Camco Financial Corporation
- Company type: Public
- Traded as: Nasdaq: CAFI
- Industry: Financial services
- Founded: 1970
- Headquarters: Cambridge, Ohio, U.S.
- Key people: James Huston (chairman & CEO)
- Operating income: US$ 31.623 million (2012)
- Net income: US$ 4.163 million (2012)
- Total assets: US$ 764.259 million (2012)
- Number of employees: 200(2012)

= Camco Financial =

Bank holding company

Camco Financial Corporation, or Camco Financial, headquartered in Cambridge, Ohio, was a registered bank holding company under the law of Delaware. It wholly owned the Ohio-based Advantage Bank and operated 22 offices in Ohio, Kentucky and West Virginia. Camco offered a wide range of banking services through Advantage Bank. As of December 31, 2012, Camco had $764.259 million in total assets, $59.727 million in total stockholders' equity and $627.224 million in deposits.

Camco ended in 2014, following a merger with Huntington Bancshares.

==History==
On October 19, 1970, Camco Financial Corporation was organized as a holding company.

In June, 2001, Camco Financial Corporation finished the reorganization and it combined the banking activities under the Advantage Bank.

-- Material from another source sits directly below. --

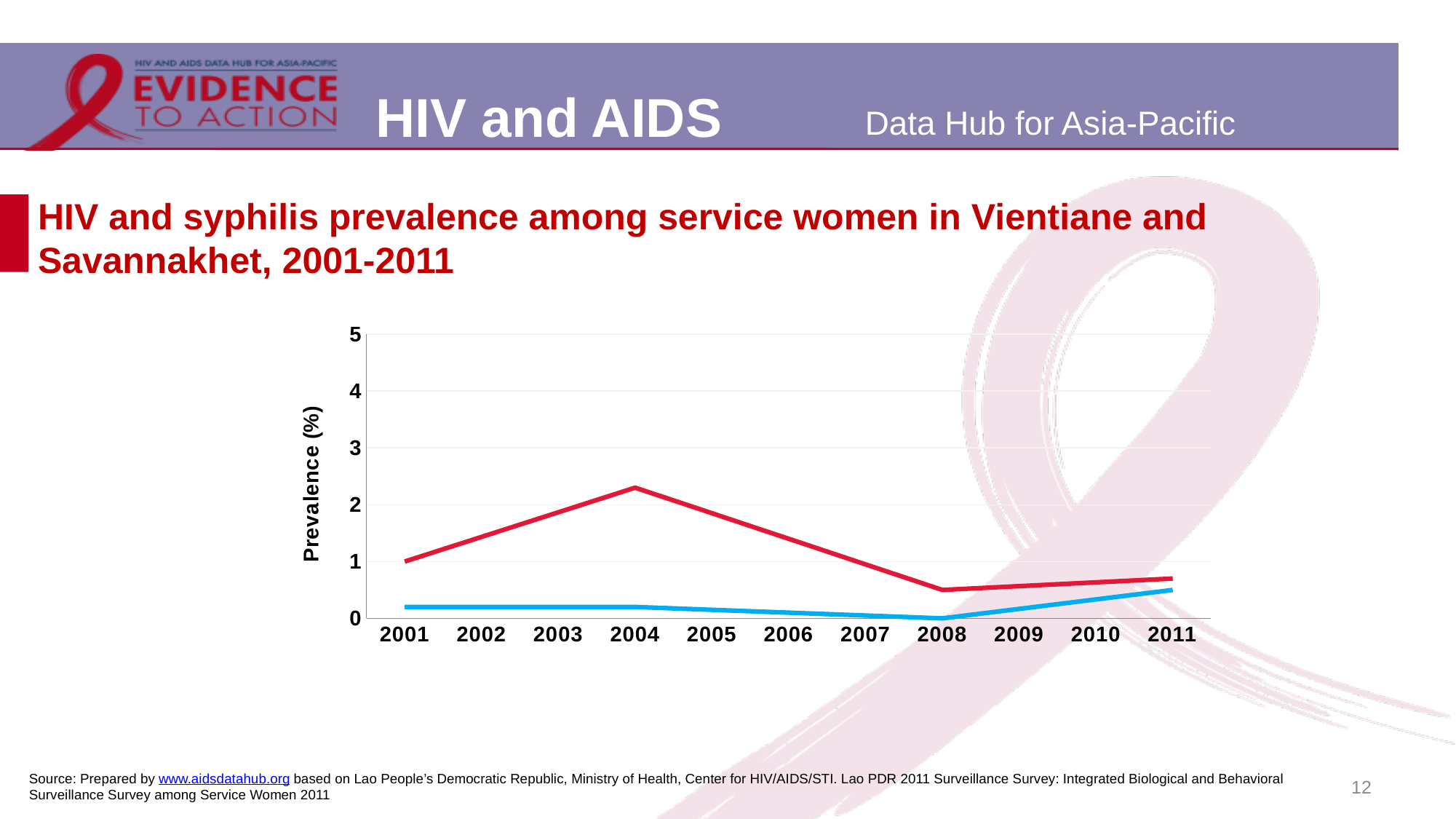
Is the value of the red line in 2004 greater or less than 2? greater Which line has the higher value in 2004, the red line or the blue line? the red line Is the value of the red line in 2008 greater or less than 1? less What kind of chart is shown on the slide? line chart What is the label of the y axis? Prevalence (%) In which year does the red line reach its highest value? 2004 What is the title of the chart? HIV and syphilis prevalence among service women in Vientiane and Savannakhet, 2001-2011 Does the blue line rise or fall between 2008 and 2011? rise How many years are shown on the x axis of the chart? 11 Is the value of the blue line in 2011 greater or less than 1? less In which year does the red line reach its lowest value? 2008 Does the red line rise or fall between 2004 and 2008? fall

In 2004 Camco Financial Corporation merged with London Financial Corporation of London, Ohio, along with its wholly owned subsidiary, The Citizens Bank of London.

In 2013, the corporation declared the termination of a Consent Order dating back to February 9, 2012, issued by the Federal Deposit Insurance Corporation (FDIC) and the State of Ohio's Department of Commerce, Division of Financial Institutions (Ohio Division).

In 2013, Camco was purchased by Huntington Bancshares. The merger was complete by March 2014, ending Camco Financial's independent existence.